Jeremy Strong tried a different, grimmer ending for his character on HBO’s hit TV show Succession, he revealed in a recent interview.
In the last shot of the series – which concluded its fourth and final season on Sunday night – a moribund Kendall Roy gazes over a river as his bodyguard Colin (Scott Nicholson) keeps watch behind him. The show then cuts to black.
But in one take on the set, Strong – who has become known for his method acting style – attempted to jump into the water.
“The water was calling to me,” he told Vanity Fair. “I tried to go into the water after we cut – I got up from that bench and went as fast as I could over the barrier and on to the pilings, and the actor playing Colin raced over.

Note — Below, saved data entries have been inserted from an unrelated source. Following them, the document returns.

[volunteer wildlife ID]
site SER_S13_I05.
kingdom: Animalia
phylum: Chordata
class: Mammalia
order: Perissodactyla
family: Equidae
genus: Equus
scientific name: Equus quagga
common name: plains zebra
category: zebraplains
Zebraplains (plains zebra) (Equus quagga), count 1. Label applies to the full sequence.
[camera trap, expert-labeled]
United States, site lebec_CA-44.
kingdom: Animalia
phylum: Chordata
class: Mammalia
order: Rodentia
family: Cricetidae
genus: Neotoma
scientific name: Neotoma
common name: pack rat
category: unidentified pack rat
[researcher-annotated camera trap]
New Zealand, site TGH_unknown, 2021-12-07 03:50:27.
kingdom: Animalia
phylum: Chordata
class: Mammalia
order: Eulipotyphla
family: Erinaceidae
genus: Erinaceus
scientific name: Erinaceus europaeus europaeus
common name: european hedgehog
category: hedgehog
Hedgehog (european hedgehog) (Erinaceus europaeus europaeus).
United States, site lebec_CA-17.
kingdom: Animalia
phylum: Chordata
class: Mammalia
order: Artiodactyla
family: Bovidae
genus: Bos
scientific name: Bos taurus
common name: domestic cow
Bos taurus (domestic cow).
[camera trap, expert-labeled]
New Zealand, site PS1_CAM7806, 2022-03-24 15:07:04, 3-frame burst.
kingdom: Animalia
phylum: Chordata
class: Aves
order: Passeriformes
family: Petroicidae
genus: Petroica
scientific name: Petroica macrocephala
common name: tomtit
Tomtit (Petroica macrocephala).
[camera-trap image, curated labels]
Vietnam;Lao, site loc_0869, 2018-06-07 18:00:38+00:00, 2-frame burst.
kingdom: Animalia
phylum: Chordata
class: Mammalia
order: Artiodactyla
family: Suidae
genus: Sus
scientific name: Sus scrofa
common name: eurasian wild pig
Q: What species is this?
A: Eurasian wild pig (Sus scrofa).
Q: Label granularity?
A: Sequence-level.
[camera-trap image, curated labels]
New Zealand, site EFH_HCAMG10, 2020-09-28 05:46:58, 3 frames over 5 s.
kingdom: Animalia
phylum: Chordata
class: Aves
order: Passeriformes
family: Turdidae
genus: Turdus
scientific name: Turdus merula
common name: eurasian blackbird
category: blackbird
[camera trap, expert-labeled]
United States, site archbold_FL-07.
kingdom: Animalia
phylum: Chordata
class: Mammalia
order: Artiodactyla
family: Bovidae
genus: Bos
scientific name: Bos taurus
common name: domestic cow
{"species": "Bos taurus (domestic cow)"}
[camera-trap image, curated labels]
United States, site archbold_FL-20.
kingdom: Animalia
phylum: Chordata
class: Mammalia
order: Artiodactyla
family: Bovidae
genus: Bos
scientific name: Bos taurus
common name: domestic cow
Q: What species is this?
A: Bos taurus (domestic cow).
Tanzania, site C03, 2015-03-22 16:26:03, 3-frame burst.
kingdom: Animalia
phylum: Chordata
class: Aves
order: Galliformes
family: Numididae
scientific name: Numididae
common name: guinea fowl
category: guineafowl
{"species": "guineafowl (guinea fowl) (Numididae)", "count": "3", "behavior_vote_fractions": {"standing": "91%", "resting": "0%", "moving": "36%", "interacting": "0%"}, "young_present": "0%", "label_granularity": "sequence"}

“I didn’t know I was gonna do that, and he didn’t know, but he raced over and stopped me. I don’t know whether in that moment I felt that Kendall just wanted to die – I think he did – or if he wanted to be saved by essentially a proxy of his father.”
Strong has courted controversy for his acting style in the past. In 2021, the New Yorker published a profile that detailed his request to be sprayed with real teargas during a protest scene for the film The Trial of the Chicago 7.
“I think you have to go through whatever the ordeal is that the character has to go through,” Strong said in that interview, which became a flashpoint for online frenzy before high-profile colleagues including Jessica Chastain and Aaron Sorkin came to his defence.
On a recent episode of the pop culture podcast Las Culturistas, comedian Bowen Yang recounted a story where he was filming a different show next to the Succession set. Strong approached the crew of the neighbouring show to ask for the bathroom before it was revealed he was simply getting into character.
Strong’s method technique has been described as “annoying” by his Succession co-star Brian Cox, who plays Kendall’s father, the media mogul Logan Roy. In a 2022 interview on Late Night With Seth Meyers, Cox said, “[Jeremy] does get obsessed with the work. And I worry about what it does to him, because if you can’t separate yourself – because you’re dealing with all of this material every day. You can’t live in it. Eventually, you get worn out.
“But the result – what everyone says about Jeremy – the result is always extraordinary and excellent.”
Succession has become an awards juggernaut for HBO since its debut in 2018, with 13 Emmys under its belt, including two for Strong as lead actor.
The show tracks the feuds and fickle alliances of the billionaire Roy siblings, each of whom longs to take charge of their father’s media dynasty.
The series ends on a sour note for Kendall, who loses a board vote and control of the company.
“To me, what happens at the board vote is an extinction-level event for this character,” Strong told Vanity Fair. “There’s no coming back from that.”
The show’s last shot, he said, was a “much stronger ending philosophically” – compared with his impulsive take climbing over the railing – and left viewers with “a kind of ambivalence”.
“Kendall is trapped in this sort of silent scream,” he said.